Challenge:
Rewrite the stretch of rows from the line containing "At what distance are" through the line containing "20.3 meters", putting "camera" in place of "viewer" and leaving everything else unchanged.

(Questions about scene geometry)
^^^^
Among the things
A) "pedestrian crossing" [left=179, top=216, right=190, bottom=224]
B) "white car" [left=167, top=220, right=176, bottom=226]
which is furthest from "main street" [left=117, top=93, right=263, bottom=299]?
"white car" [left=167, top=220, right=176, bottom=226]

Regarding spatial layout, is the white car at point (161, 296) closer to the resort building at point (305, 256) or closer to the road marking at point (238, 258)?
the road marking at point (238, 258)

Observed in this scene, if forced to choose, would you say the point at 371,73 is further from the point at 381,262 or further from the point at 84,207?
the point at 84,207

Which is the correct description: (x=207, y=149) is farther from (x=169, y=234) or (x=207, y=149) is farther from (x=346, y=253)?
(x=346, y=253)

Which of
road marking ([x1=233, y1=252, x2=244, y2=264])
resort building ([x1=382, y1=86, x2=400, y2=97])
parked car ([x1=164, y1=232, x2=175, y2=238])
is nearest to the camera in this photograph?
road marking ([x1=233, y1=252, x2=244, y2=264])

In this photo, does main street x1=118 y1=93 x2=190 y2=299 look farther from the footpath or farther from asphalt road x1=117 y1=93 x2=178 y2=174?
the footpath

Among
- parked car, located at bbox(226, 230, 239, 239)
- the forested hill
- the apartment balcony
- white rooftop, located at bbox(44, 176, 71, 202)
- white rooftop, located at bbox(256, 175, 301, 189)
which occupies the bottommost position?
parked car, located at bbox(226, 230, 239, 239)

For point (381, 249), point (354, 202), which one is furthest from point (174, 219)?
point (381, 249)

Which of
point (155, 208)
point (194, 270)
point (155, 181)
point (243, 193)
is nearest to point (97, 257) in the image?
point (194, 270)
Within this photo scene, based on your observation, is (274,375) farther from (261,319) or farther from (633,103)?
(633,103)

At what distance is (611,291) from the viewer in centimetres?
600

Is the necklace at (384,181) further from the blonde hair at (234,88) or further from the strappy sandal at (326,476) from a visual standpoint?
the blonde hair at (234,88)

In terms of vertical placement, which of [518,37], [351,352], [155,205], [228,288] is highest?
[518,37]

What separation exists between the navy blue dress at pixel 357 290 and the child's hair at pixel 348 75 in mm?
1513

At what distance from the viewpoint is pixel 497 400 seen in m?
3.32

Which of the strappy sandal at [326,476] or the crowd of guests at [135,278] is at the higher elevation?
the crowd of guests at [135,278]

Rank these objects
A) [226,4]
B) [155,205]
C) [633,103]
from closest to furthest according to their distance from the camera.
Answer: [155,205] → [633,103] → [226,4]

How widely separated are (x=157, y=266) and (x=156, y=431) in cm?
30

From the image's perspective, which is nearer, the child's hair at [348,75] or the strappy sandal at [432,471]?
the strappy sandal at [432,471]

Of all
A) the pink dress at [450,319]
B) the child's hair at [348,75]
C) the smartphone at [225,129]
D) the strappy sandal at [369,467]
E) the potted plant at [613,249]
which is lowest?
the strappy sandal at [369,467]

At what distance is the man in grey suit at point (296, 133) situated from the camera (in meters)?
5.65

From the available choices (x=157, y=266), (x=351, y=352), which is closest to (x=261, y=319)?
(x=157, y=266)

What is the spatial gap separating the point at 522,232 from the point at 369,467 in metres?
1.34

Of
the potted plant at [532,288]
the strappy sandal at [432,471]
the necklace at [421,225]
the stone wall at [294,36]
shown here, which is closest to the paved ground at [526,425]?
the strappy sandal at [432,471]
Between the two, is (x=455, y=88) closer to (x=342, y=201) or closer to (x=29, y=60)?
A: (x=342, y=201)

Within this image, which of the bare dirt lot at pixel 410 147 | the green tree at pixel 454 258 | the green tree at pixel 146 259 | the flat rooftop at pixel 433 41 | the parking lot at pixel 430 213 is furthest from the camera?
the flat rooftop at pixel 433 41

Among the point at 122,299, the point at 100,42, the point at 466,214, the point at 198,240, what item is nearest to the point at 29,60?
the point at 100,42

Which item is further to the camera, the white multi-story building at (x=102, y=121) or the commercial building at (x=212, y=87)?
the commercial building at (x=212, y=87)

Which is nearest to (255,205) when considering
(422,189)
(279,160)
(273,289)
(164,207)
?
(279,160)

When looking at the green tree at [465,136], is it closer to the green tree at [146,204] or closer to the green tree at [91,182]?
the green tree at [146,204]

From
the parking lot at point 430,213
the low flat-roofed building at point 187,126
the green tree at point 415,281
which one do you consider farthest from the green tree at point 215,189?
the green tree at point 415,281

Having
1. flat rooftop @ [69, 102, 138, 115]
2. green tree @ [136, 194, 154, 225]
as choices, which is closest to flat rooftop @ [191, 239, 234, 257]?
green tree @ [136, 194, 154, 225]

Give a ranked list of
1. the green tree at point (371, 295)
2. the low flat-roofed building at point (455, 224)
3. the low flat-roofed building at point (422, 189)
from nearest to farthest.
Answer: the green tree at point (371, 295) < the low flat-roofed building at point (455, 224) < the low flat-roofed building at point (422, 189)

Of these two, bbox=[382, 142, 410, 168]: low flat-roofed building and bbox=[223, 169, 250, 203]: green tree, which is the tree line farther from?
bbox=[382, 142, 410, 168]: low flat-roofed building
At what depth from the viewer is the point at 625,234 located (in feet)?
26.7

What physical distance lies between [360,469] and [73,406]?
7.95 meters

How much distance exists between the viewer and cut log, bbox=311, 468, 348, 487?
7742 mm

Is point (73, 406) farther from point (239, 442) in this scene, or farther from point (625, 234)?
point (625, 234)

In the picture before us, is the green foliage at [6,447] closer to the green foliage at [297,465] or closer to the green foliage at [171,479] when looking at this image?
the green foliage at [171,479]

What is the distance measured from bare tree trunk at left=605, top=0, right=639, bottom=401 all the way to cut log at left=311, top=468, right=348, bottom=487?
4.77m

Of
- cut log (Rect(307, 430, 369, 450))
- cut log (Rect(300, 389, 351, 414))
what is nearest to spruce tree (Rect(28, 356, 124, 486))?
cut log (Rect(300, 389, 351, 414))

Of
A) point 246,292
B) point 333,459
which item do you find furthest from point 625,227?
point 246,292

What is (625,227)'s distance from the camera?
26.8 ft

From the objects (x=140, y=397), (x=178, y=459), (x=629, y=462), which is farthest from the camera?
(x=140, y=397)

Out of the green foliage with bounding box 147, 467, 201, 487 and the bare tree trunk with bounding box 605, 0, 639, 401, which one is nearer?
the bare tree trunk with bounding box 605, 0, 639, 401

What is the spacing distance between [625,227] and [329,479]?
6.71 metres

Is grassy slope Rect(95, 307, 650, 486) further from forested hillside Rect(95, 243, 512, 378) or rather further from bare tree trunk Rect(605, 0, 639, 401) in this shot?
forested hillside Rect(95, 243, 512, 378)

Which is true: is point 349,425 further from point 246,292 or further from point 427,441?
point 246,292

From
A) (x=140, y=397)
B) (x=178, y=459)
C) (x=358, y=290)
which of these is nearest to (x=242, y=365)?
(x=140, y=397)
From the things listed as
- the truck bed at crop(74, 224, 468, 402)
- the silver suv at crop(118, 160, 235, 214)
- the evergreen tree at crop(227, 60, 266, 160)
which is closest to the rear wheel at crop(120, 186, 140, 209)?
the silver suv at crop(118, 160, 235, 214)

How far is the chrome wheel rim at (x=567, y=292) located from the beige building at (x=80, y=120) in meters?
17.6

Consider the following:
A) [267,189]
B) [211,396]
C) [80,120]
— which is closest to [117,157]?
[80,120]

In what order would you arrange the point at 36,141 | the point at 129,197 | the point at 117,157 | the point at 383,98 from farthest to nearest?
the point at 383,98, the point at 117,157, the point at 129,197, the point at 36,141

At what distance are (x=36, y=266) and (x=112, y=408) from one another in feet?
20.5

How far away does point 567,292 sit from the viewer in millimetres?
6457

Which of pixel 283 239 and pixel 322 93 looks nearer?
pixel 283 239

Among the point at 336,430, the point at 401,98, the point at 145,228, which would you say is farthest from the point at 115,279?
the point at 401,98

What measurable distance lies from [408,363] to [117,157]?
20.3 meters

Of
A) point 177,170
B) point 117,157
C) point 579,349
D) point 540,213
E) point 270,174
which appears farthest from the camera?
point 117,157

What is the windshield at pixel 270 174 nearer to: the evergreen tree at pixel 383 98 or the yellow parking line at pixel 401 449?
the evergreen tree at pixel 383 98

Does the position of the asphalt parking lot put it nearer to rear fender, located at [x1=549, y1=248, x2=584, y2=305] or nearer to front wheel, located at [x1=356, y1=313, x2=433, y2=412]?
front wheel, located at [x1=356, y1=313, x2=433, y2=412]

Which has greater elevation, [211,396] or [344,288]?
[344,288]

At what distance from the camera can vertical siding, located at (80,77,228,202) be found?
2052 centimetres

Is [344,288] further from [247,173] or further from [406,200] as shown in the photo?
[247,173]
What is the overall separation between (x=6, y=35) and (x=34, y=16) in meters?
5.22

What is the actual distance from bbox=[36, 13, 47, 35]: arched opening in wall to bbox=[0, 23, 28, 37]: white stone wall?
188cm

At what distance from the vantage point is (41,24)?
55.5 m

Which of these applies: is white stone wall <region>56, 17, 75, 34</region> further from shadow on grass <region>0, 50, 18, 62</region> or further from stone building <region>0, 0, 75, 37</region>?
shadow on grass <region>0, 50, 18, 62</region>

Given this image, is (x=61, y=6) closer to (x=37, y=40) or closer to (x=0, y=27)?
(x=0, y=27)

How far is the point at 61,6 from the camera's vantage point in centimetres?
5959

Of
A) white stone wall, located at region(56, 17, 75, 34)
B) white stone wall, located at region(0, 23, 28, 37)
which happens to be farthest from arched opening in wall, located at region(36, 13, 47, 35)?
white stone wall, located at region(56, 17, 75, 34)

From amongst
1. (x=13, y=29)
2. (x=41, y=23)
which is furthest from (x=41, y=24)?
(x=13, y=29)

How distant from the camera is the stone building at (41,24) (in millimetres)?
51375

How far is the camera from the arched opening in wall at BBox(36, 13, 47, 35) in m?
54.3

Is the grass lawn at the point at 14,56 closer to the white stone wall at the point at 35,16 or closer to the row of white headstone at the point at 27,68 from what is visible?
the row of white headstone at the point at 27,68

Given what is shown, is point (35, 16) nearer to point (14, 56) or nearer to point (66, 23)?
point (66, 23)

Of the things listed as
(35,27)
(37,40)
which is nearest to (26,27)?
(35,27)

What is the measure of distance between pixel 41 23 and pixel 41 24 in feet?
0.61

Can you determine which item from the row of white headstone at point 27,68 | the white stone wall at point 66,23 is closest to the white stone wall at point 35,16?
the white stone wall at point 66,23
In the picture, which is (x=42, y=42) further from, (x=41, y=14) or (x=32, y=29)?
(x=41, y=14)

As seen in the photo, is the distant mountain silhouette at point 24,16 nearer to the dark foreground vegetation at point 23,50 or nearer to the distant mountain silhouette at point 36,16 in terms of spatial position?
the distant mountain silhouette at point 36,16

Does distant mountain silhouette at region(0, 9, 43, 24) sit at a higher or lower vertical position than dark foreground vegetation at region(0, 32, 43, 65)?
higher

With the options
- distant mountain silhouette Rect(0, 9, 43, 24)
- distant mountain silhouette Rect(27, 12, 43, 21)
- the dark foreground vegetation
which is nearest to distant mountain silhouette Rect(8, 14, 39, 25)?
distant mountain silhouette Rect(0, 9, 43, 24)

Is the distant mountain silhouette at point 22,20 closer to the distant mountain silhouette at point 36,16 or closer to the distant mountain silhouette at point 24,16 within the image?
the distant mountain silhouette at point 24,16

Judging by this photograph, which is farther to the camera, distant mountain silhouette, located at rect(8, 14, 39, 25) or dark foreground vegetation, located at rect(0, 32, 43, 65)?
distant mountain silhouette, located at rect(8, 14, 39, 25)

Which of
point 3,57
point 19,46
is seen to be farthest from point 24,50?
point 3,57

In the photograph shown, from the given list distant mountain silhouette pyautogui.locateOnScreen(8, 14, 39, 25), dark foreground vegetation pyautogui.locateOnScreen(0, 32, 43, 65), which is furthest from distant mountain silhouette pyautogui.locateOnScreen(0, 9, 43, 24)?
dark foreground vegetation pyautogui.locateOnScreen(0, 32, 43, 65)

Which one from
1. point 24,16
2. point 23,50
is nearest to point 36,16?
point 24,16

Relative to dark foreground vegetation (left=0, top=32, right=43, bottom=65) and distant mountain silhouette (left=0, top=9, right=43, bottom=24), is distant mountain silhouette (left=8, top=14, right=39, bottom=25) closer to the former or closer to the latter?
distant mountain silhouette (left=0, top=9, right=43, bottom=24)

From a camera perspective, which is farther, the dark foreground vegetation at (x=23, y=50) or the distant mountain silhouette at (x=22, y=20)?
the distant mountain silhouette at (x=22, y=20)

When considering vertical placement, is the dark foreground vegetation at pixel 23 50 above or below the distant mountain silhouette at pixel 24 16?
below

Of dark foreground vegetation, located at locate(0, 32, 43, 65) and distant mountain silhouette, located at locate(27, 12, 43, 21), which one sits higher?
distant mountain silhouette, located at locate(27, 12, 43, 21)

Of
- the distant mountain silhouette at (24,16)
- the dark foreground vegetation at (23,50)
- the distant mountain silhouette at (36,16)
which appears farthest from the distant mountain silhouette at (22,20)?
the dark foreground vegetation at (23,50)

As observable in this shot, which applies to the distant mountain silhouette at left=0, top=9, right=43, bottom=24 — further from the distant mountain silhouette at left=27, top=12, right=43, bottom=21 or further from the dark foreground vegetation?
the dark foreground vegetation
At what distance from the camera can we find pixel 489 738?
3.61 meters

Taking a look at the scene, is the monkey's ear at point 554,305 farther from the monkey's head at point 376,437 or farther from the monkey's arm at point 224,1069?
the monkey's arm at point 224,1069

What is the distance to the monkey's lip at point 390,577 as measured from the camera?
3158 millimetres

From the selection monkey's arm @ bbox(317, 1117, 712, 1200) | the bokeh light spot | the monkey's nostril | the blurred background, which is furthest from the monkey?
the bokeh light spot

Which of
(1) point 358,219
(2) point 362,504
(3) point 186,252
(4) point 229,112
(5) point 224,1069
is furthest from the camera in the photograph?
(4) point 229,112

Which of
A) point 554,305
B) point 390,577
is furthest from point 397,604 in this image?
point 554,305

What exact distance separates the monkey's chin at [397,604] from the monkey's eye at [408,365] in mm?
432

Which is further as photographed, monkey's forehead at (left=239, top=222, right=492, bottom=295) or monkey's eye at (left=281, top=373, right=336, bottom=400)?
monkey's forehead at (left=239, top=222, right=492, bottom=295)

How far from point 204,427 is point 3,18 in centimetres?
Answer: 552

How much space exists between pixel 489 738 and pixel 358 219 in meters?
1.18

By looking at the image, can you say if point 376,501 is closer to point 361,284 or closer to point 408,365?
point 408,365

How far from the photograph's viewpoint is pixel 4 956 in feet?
^^^^
Task result:
At what distance are (x=36, y=266) and (x=112, y=408) from one another in feet?
20.5

How far away does point 567,292 sit from the camera in millimetres?
6457

Which of pixel 283 239 and pixel 322 93 looks nearer?
pixel 283 239

Among the point at 336,430, the point at 401,98, the point at 145,228, which would you say is farthest from the point at 115,279?
the point at 401,98

What measurable distance lies from [408,363] to [117,157]?
20.3 meters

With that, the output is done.